## Selected excerpt
☆ ☆ ☆

AFRICA, any part, anywhere as long as it's in Africa. Do it now, because the hunting there isn't going to last....


----------



## j_seph (Nov 20, 2012)

I hear there are a couple nice plantations in south GA


----------



## Quercus Alba (Nov 20, 2012)

no sister. She does have a brother if yall want me to hook yall up though


----------



## Jeff Phillips (Nov 20, 2012)

Illinois for the first ML deer season. Smoke pole hunting during the peak rut and big bucks running everywhere! That's as good as it gets!


----------



## 01Foreman400 (Nov 20, 2012)

Congrats.  I'd like to go on a week long Kansas gun hunt.


----------



## ryano (Nov 20, 2012)

without a doubt in my mind, my choice would be here

http://www.buckparadise.com/


----------



## redlevel (Nov 20, 2012)

Somewhere where there are plenty of wild Bobwhite Quail and some good bird dawgs.  Or at least a plantation with extra-good flying birds, good dawgs, plenty of country ham and grits, and maybe a speck of good Corn Likker after supper and after the guns are racked.

You ain't got to get on no airplane and fly over oceans and half way 'round the world for a first class hunt.


----------



## Paymaster (Nov 21, 2012)

nchillbilly said:


> alaska, brother. Alaska.



x2..................................


----------



## Hooked On Quack (Nov 21, 2012)

☆ ☆ ☆

## What needs to be done
Retype the forum thread on hunting destinations above in full, word for word.

## Supplied data
☆ ☆ ☆

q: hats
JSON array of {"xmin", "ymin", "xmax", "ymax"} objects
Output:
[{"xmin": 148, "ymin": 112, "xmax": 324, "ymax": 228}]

☆ ☆ ☆

## Correct response
AFRICA, any part, anywhere as long as it's in Africa. Do it now, because the hunting there isn't going to last....


----------



## j_seph (Nov 20, 2012)

I hear there are a couple nice plantations in south GA


----------



## Quercus Alba (Nov 20, 2012)

no sister. She does have a brother if yall want me to hook yall up though


----------



## Jeff Phillips (Nov 20, 2012)

Illinois for the first ML deer season. Smoke pole hunting during the peak rut and big bucks running everywhere! That's as good as it gets!


----------



## 01Foreman400 (Nov 20, 2012)

Congrats.  I'd like to go on a week long Kansas gun hunt.


----------



## ryano (Nov 20, 2012)

without a doubt in my mind, my choice would be here

http://www.buckparadise.com/


----------



## redlevel (Nov 20, 2012)

Somewhere where there are plenty of wild Bobwhite Quail and some good bird dawgs.  Or at least a plantation with extra-good flying birds, good dawgs, plenty of country ham and grits, and maybe a speck of good Corn Likker after supper and after the guns are racked.

You ain't got to get on no airplane and fly over oceans and half way 'round the world for a first class hunt.


----------



## Paymaster (Nov 21, 2012)

nchillbilly said:


> alaska, brother. Alaska.



x2..................................


----------



## Hooked On Quack (Nov 21, 2012)